→ Work to do
Collect each line below that contains the word "between", and copy those lines in their original order.

++++++++

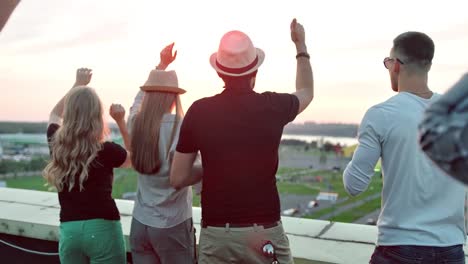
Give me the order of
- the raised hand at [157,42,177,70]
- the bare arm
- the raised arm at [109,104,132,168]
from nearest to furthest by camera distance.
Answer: the bare arm → the raised arm at [109,104,132,168] → the raised hand at [157,42,177,70]

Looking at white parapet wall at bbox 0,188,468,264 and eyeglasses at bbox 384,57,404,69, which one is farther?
white parapet wall at bbox 0,188,468,264

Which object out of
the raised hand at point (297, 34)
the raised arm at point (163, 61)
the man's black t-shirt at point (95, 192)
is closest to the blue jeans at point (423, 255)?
the raised hand at point (297, 34)

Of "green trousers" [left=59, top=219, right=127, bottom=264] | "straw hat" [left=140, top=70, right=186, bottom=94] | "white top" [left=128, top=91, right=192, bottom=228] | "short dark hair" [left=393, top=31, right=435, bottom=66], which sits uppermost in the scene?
"short dark hair" [left=393, top=31, right=435, bottom=66]

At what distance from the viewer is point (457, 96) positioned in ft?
2.28

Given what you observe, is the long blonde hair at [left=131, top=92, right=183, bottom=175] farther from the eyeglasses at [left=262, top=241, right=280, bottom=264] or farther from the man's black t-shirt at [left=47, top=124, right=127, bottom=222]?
the eyeglasses at [left=262, top=241, right=280, bottom=264]

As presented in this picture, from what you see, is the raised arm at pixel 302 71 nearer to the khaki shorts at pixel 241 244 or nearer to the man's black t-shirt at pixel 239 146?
the man's black t-shirt at pixel 239 146

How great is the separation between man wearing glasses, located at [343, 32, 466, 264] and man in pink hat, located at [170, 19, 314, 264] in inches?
Answer: 11.9

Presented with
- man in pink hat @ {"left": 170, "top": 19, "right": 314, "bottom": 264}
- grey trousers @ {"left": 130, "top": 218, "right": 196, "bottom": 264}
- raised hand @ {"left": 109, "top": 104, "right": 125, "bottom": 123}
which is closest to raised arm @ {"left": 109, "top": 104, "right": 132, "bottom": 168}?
raised hand @ {"left": 109, "top": 104, "right": 125, "bottom": 123}

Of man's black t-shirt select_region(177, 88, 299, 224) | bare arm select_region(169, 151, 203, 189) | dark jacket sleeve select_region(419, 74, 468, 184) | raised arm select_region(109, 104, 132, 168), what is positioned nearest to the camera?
dark jacket sleeve select_region(419, 74, 468, 184)

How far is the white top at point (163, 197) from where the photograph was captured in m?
2.35

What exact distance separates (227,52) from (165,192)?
0.74 meters

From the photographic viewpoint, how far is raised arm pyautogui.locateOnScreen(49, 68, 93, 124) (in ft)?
8.94

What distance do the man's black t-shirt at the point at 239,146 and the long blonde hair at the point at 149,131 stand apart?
0.40 meters

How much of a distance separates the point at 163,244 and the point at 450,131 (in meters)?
1.84
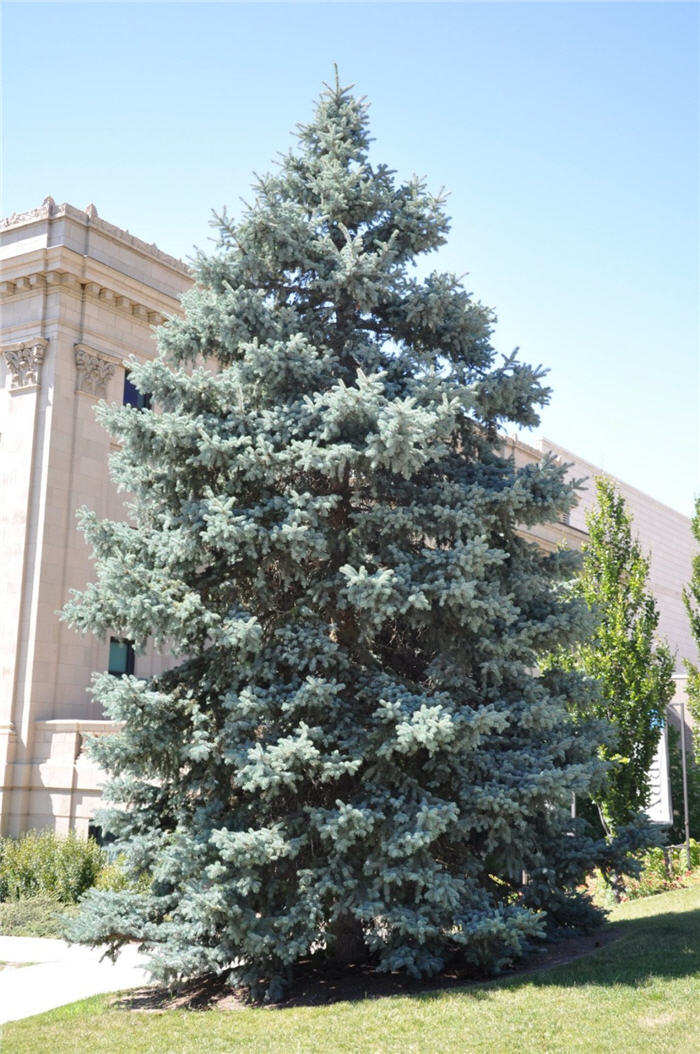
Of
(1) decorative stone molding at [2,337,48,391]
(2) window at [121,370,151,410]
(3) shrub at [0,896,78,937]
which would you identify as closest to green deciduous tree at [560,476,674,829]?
(3) shrub at [0,896,78,937]

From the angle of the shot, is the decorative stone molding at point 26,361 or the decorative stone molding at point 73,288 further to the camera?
the decorative stone molding at point 73,288

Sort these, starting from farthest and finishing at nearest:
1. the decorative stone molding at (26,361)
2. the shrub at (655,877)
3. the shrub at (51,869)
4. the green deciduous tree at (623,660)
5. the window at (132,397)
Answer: the window at (132,397)
the decorative stone molding at (26,361)
the green deciduous tree at (623,660)
the shrub at (655,877)
the shrub at (51,869)

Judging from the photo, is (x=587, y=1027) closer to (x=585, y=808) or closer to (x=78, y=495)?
(x=585, y=808)

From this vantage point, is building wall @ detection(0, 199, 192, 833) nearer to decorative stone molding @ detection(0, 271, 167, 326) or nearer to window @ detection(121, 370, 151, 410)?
decorative stone molding @ detection(0, 271, 167, 326)

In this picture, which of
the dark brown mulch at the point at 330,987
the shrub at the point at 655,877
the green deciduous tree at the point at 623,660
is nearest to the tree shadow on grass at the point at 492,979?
the dark brown mulch at the point at 330,987

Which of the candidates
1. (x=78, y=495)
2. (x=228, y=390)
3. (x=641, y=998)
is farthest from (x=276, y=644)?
(x=78, y=495)

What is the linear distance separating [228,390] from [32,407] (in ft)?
38.2

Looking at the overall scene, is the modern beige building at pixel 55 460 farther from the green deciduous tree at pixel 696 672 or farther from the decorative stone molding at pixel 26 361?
the green deciduous tree at pixel 696 672

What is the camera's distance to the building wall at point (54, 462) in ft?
65.1

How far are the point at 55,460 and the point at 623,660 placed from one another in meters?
13.0

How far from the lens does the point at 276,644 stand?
10859 millimetres

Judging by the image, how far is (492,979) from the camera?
9.87 meters

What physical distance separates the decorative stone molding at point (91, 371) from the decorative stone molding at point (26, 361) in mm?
826

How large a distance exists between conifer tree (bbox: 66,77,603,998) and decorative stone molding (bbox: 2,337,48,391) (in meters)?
10.7
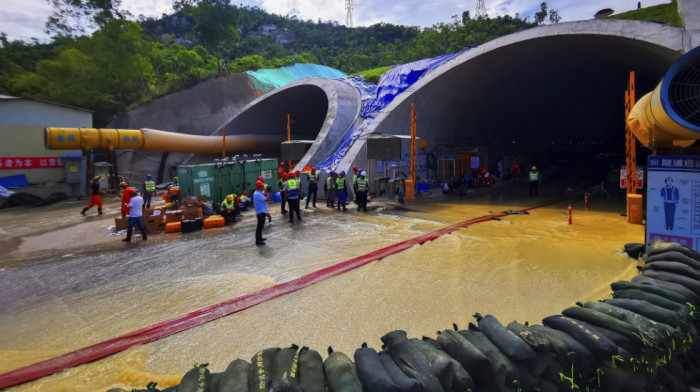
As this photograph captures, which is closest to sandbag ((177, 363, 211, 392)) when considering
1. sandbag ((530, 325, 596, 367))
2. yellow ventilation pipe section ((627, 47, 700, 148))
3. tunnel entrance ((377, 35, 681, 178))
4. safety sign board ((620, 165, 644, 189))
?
sandbag ((530, 325, 596, 367))

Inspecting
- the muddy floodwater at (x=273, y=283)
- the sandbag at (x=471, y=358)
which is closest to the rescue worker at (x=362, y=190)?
the muddy floodwater at (x=273, y=283)

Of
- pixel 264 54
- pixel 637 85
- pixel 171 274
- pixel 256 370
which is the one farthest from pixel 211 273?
pixel 264 54

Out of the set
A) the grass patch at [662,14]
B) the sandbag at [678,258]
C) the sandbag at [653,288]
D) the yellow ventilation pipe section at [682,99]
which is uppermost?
the grass patch at [662,14]

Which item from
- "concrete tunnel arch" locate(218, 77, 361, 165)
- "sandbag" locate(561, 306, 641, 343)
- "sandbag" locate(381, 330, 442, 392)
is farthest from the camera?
"concrete tunnel arch" locate(218, 77, 361, 165)

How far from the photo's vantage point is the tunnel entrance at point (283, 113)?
2703 cm

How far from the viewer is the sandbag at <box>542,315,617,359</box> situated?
333cm

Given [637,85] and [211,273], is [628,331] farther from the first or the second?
[637,85]

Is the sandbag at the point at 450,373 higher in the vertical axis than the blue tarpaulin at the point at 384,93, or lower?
lower

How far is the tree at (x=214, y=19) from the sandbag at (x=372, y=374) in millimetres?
40675

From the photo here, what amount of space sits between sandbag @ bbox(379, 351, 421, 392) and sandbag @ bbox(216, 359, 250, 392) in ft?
3.69

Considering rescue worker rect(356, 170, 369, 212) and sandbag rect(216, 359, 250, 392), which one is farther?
rescue worker rect(356, 170, 369, 212)

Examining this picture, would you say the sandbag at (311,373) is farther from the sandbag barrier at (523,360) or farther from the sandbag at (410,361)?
the sandbag at (410,361)

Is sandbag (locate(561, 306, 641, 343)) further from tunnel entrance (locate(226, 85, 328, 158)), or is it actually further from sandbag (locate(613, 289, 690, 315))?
tunnel entrance (locate(226, 85, 328, 158))

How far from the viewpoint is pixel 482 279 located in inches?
263
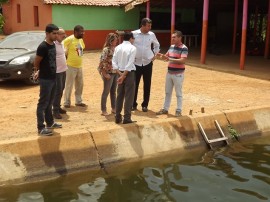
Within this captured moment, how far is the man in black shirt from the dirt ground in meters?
0.40

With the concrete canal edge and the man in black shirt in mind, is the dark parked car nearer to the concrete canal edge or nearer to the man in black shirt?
the man in black shirt

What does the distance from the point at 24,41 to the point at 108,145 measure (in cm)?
580

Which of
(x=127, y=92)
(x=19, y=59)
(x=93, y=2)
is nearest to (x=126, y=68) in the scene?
(x=127, y=92)

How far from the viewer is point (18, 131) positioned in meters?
6.26

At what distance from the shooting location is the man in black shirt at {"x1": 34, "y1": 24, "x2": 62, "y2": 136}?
550cm

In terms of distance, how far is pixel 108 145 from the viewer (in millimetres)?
6133

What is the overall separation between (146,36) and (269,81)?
583cm

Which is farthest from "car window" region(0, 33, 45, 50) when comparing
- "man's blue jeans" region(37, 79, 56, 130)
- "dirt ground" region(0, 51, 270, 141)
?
"man's blue jeans" region(37, 79, 56, 130)

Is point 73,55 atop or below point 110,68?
atop

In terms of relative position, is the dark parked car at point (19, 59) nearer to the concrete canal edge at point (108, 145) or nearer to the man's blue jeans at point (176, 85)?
the man's blue jeans at point (176, 85)

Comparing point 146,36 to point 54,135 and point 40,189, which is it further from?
point 40,189

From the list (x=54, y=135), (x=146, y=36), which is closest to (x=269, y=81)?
(x=146, y=36)

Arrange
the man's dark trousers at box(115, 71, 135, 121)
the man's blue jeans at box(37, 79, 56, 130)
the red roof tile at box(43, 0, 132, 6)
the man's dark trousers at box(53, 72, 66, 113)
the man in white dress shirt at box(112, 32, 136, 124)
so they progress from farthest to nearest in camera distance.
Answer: the red roof tile at box(43, 0, 132, 6)
the man's dark trousers at box(53, 72, 66, 113)
the man's dark trousers at box(115, 71, 135, 121)
the man in white dress shirt at box(112, 32, 136, 124)
the man's blue jeans at box(37, 79, 56, 130)

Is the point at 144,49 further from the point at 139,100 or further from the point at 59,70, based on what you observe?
the point at 139,100
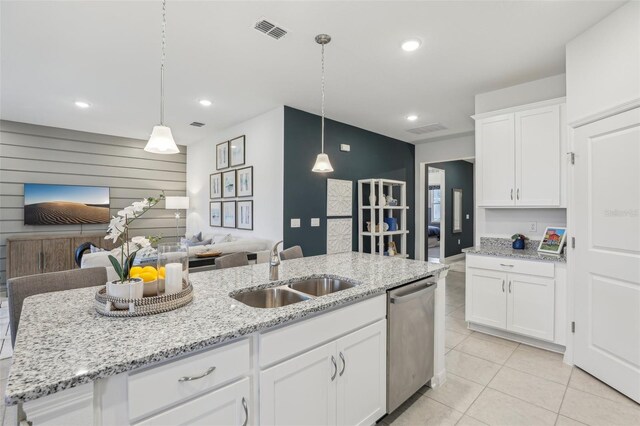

++++++++

→ Written solution
How great is the separation between man wearing glasses, located at [343, 32, 466, 264] and man in pink hat, located at [170, 19, 314, 264] in inches?
How large a distance exists between conifer tree (bbox: 66,77,603,998) and decorative stone molding (bbox: 2,337,48,391) (in meters)?
From the photo here, what amount of space sits between sandbag @ bbox(379, 351, 421, 392) and sandbag @ bbox(216, 359, 250, 392) in ft?
What is the overall separation between (146,36) and (269,81)?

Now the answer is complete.